Nella società attuale, così individualistica e attratta da valori effimeri – quali il successo economico e l’esibizione personale -, un forte richiamo etico e teologico suscita ancora interesse, ha una reale presa sul pubblico, soprattutto tra le giovani generazioni? Non le pare che tutto stia scivolando verso derive di disinteresse e apatia, in qualche modo veicolate da superficiali richiami mediatici?

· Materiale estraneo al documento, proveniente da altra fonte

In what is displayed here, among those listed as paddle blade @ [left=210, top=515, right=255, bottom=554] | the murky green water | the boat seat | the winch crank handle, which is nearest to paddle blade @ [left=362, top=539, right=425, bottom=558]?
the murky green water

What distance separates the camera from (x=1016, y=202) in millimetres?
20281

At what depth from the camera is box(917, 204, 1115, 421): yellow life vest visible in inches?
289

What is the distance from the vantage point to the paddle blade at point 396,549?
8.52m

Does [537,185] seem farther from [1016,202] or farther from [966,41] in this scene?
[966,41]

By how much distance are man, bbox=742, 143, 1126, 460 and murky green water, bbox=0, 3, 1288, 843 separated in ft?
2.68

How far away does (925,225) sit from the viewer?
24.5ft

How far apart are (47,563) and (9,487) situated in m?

Insegno da molti anni e non è questa la “fotografia” dei giovani che l’esperienza didattica mi ha offerto. Nella maggioranza dei casi, i giovani hanno chiesto cura, attenzione, impegno, passione, solidarietà, valori, creatività, professionalità. Non hanno perso la capacità di domandare, di interrogare, di porre questioni, di incuriosirsi, di stupirsi, di fare comunità. Hanno anzi mostrato interesse per questioni almeno in parte nuove: le neuroscienze, l’ecologia, gli animali, l’ambiente, la bioetica. Penso siano segnali importanti, da cogliere e ac-cogliere. Non ignoro alcune preoccupanti derive, come lo scollamento tra insegnanti e genitori, o la crisi che logora un sapere ormai frammentato, ma non identificherei le giovani generazioni con “il pubblico”, perché il sapere non è uno “spettacolo”; e i filosofi non sono gli opinionisti o i frequentatori dei salotti mediatici, ma si pongono al servizio del pensiero, cioè dell’umano. Ho affrontato questi temi da due punti di vista diversi, nei volumetti Empatia (2014) e Narcisismo. Tre riflessioni liquide (2016), cercando un linguaggio duttile, fluido, plastico, per dire che l’indifferenza, l’apatia, la visibilità a tutti i costi, l’anestesia del sentire sono i mali del nostro tempo, uniti alla solitudine di massa, ancor più inquietante perché virtuale. La figura di Narciso, in questo senso, è emblematica, perché ama un’ombra, e la prende per corpo. Ma Narciso muore nel momento in cui si rende conto di essere uno, di essere solo. Sta a noi adulti dare per primi l’esempio, prendendoci la responsabilità dei nostri gesti, azioni, comportamenti, parole, relazioni. Sta ai cosiddetti intellettuali suscitare un pensiero critico, maturo, svincolato dai luoghi comuni e dalle tendenze omologanti: questo significa, semplicemente, lavorare sulla qualità. Avere cura. Mettersi al servizio dell’altro e testimoniare, così, la libertà del pensiero.